Tra i volti più noti della miscelazione italiana e mondiale, Patrick Pistolesi è alla guida del Drink Kong di Roma, aperto nel 2018 e immediatamente balzato all'attenzione internazionale. Agli ultimi World's 50 Best Bars si è classificato alla 16esima posizione, ed è stato premiato ai Barawards 2021 come Bar Team dell'anno. Una vittoria di gruppo, che va a cementare l'importanza di una squadra solida per il successo di un'insegna. L'elemento essenziale è l'affiatamento: «Come a bordo di una nave, ognuno deve avere il suo ruolo e ogni momento deve essere rispettato, che sia di svago prima del servizio, di concentrazione durante le preparazioni, o nel pieno della tempesta, durante una sera particolarmente intensa. E poi è fondamentale una gerarchia: serve un capitano che guidi con la propria visione e esperienza, un senior bartender maturo che sappia gestire le energie e l'esuberanza del junior e del barback».
La centralità del lavoro di squadra, e in generale la professionalità al bar, sono temi sempre più discussi oggi: non era certo così qualche tempo fa. «Quando ho iniziato ovviamente non esisteva Internet, o comunque non era facile informarsi. Esistevano le regole della casa, ogni bar aveva le proprie. Adesso è possibile avere un quadro completo, con migliaia di fonti: quindi un giovane può rendersi conto che il bar può diventare una carriera, una professione. E in un momento così difficile dal punto di vista di risorse umane, è cruciale spronare i bartender e far loro capire che ci sono delle possibilità. Sia chiaro che i sacrifici non si discutono, non vanno perse di vista le tappe del viaggio, che includono ritmi di lavoro inusuali, poco riposo.

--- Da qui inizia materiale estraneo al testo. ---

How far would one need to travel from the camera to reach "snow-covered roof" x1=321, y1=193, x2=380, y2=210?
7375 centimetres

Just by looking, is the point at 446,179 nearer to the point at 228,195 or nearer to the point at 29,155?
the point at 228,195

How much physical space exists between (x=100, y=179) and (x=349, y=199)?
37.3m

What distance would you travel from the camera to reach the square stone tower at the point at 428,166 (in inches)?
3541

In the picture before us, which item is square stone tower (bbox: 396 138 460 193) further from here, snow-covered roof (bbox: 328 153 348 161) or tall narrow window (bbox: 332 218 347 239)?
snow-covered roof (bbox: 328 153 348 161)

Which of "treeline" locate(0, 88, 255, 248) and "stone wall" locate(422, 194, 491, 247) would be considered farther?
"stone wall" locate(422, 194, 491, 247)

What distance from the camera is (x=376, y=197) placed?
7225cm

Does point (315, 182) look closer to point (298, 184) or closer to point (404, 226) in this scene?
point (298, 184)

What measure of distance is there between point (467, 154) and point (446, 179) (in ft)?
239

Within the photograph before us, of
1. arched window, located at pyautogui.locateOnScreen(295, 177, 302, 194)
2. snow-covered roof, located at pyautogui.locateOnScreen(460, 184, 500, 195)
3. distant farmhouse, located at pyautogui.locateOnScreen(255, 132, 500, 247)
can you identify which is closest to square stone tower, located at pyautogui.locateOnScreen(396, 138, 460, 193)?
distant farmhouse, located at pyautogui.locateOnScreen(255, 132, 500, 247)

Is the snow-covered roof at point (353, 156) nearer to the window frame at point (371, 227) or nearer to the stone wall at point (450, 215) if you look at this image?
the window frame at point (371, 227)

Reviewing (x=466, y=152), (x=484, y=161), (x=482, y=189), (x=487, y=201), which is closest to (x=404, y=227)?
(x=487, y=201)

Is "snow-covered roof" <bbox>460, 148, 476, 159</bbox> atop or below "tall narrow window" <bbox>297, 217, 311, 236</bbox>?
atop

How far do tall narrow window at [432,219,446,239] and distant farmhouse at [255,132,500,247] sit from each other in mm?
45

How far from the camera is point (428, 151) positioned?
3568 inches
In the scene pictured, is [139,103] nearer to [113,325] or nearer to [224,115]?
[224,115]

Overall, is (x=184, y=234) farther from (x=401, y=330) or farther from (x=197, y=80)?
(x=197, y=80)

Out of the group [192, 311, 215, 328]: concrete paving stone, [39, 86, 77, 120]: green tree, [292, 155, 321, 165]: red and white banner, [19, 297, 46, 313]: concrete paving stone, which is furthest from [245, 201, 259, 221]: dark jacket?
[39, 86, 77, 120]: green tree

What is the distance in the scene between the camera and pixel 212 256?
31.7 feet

Bisognerebbe riportare le nuove generazioni a innamorarsi di questo lavoro».
Buona parte delle difficoltà nel reperire personale qualificato e dedito, Pistolesi lo imputa alle magagne logistiche e burocratiche che per troppo tempo hanno colpito il settore. «Lavoro al bar da ventuno anni ormai, e ho testimoniato abitudini ben poco sane, dal punto di vista economico e gestionale, che i miei colleghi e io abbiamo pagato sulla nostra pelle. Pagamenti in nero, nessuna tutela per i lavoratori; un dramma. Quando ho aperto Drink Kong ho spinto subito per proporre contratti in regola e stabilità, perché il bartender sia riconosciuto fisicamente e fiscalmente. Si vedono cose positive, insieme ad altre pratiche già piuttosto comuni all'estero: supporto psicologico per i bartender, programmi di integrità fisica come la palestra, e soprattutto educazione e consapevolezza sul consumo di alcolici. Siamo a contatto con distillati e liquori ogni secondo, non è difficile cadere nell'eccesso». Inoltre, più spazio per altri sbocchi professionali: «La dimensione del bar si è diversificata: un bartender adesso ha più possibilità, che si tratti di lavorare al bancone o intraprendere una strada come consulente, in azienda o simili».
In patria o a livello internazionale, i premi per Patrick e il Drink Kong sono ormai in fila ordinata: «Ricevere un premio come i Barawards è un riconoscimento che sa di rivalsa, dopo anni di poca considerazione che il lavoro di bartender ha dovuto soffrire. Ma non deve essere un'arma a doppio taglio: troppi bartender vivono solo per quello, perdendo di vista quello che è l'essenza di un bar, l'ospitalità. Noi puntiamo prima di tutto alla solidità del locale e al benessere degli ospiti. Un premio non deve togliere il fuoco, la passione per il nostro lavoro».